As for the actual substance of the interview, Miliband struck an ambiguous tone. On the all-important deficit, he would only say that the Alistair Darling plan was a "starting point". But, then, he did go onto say he "will not oppose every government cut," and he even made an admission that is rare from a Labour figure: "Some public sector workers would have lost their jobs under us, yes." So as to whether he will be veer towards or away from fiscal insanity, there is no clear answer yet. He did make some noises about increasing the taxes on the banks, but that's hardly surprising nor necessarily unpopular. The question is whether he can continue to be so vague in coming months. The Tories will certainly make an issue of it if he is.
Then, universal benefits. This was a subject that MiliE injected into the Westminster bloodstream before the election, and I've said before that it could be among the most significant dividing lines of this Parliament. His position, of course, is that benefits should remain universal, that they should stretch to the middle classes – and he reiterated that point here. "Means-testing has real problems," he told Marr, "it misses out the people in the middle." Ah, yes, the people in the middle. Miliband also makes an appeal to them in an article for this morning's Sunday Telegraph that rattles on about "aspiration" and the "squeezed middle". Expect him to return to this theme again and again.
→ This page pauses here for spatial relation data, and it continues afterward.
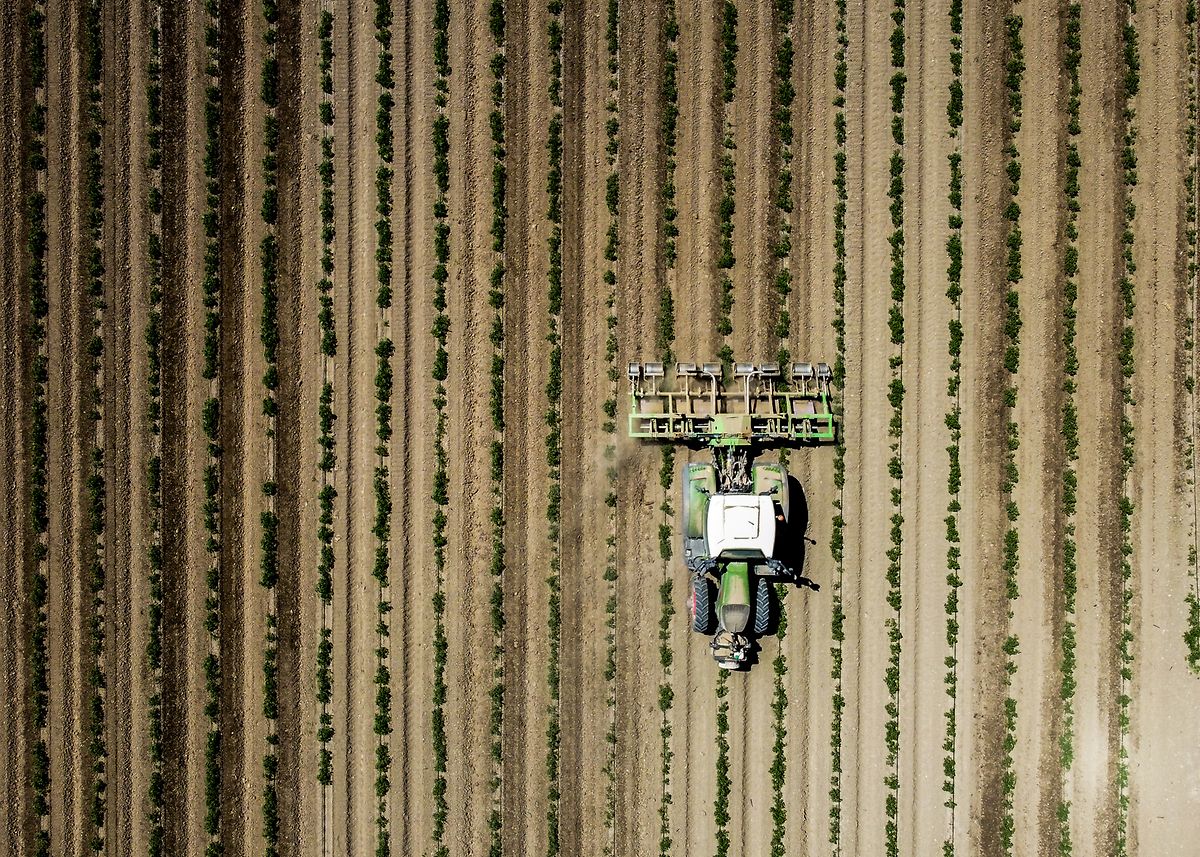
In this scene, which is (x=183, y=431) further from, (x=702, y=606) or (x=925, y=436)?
(x=925, y=436)

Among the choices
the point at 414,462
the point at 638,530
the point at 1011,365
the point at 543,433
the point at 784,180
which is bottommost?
the point at 638,530

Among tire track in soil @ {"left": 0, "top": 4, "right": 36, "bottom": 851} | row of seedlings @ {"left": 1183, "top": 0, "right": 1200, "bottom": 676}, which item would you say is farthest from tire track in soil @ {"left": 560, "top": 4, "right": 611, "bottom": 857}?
row of seedlings @ {"left": 1183, "top": 0, "right": 1200, "bottom": 676}

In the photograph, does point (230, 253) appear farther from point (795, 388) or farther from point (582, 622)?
point (795, 388)

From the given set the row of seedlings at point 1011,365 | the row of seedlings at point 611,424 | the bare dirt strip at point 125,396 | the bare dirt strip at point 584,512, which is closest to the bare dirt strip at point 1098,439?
the row of seedlings at point 1011,365

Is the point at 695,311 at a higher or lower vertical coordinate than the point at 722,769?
higher

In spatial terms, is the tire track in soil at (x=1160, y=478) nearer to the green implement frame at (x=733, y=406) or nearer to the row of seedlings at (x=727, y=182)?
the green implement frame at (x=733, y=406)

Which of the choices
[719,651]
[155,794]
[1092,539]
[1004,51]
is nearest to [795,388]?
[719,651]

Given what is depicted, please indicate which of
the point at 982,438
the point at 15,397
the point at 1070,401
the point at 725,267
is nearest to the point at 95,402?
the point at 15,397

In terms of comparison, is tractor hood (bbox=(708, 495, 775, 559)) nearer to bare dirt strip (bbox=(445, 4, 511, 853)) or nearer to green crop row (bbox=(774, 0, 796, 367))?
green crop row (bbox=(774, 0, 796, 367))
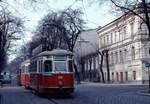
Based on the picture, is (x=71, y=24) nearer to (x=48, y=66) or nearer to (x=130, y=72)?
(x=130, y=72)

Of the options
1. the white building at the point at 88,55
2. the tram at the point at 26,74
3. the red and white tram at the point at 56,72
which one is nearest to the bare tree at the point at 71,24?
the tram at the point at 26,74

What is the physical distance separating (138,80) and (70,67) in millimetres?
31305

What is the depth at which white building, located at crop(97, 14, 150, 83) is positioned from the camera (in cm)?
5003

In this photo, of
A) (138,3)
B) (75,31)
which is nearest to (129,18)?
(138,3)

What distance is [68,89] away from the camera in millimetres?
21953

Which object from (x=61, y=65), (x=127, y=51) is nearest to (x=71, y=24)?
(x=127, y=51)

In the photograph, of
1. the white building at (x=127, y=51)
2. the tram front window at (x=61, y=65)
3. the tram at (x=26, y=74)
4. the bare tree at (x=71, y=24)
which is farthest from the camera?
the white building at (x=127, y=51)

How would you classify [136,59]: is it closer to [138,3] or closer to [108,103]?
[138,3]

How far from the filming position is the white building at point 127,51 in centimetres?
5003

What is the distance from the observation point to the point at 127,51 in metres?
56.3

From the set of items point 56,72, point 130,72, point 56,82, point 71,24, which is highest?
point 71,24

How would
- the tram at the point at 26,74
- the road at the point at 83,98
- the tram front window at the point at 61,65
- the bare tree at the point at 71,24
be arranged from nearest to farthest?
the road at the point at 83,98, the tram front window at the point at 61,65, the tram at the point at 26,74, the bare tree at the point at 71,24

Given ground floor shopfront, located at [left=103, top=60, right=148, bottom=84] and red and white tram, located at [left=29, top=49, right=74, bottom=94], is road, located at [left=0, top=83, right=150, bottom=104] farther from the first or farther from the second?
ground floor shopfront, located at [left=103, top=60, right=148, bottom=84]

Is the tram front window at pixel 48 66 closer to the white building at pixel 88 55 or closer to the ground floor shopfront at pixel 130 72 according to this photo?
the ground floor shopfront at pixel 130 72
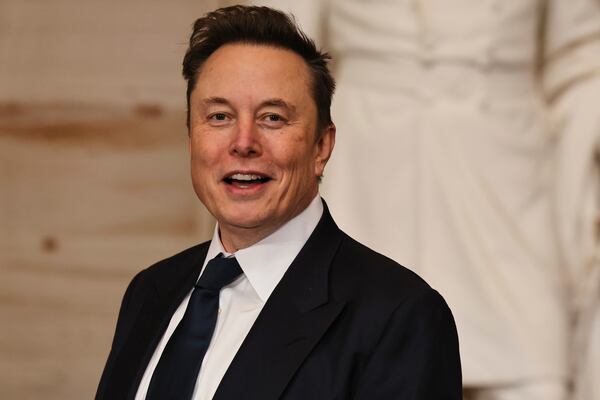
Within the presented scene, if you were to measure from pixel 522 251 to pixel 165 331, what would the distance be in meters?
0.84

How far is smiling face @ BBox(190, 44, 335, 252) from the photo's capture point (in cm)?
123

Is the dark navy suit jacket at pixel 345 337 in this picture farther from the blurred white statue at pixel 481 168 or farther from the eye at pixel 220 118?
the blurred white statue at pixel 481 168

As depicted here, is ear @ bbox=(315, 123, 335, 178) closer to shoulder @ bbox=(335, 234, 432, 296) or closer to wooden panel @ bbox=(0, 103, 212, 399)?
shoulder @ bbox=(335, 234, 432, 296)

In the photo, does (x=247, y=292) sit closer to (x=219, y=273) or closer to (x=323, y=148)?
(x=219, y=273)

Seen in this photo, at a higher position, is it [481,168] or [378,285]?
[481,168]

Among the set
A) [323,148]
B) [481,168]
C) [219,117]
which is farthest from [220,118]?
[481,168]

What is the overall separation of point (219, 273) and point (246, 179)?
0.34 ft

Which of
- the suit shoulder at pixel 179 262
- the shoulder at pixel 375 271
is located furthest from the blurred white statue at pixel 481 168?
the shoulder at pixel 375 271

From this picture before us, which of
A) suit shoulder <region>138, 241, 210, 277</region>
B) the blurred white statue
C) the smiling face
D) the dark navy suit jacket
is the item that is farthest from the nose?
the blurred white statue

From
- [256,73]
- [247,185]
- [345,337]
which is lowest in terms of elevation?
[345,337]

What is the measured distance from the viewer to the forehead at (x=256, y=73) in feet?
4.04

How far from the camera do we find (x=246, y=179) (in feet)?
4.10

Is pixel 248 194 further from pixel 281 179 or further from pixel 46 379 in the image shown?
pixel 46 379

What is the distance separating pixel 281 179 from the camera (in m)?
1.25
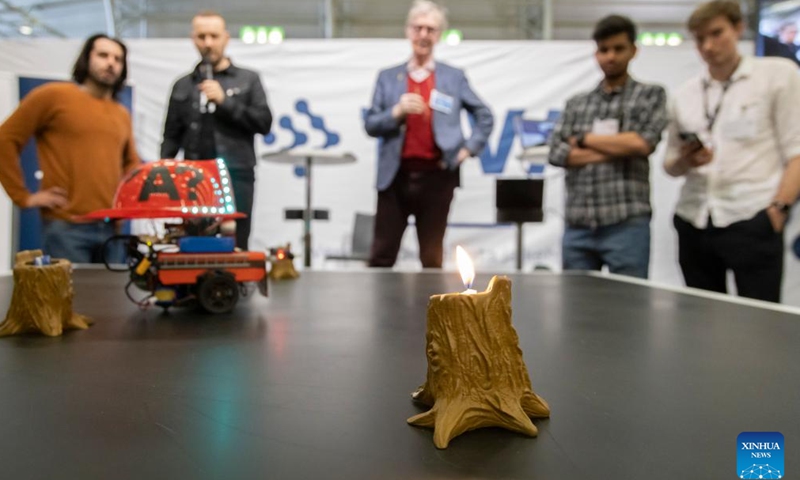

The curious thing about Ed Miliband's attempt to broaden his appeal is that it cuts right into one of biggest political questions of the day: what can we afford? If Miliband can convince the public that middle-class benefits can be retained without sinking the public finances, then he has a fairly strong pitch for the next election. If not, then he may just be positioning himself on the wrong side of another "investment vs cuts" divide. He's made a decent first step today, but one that leaves all these matters unresolved.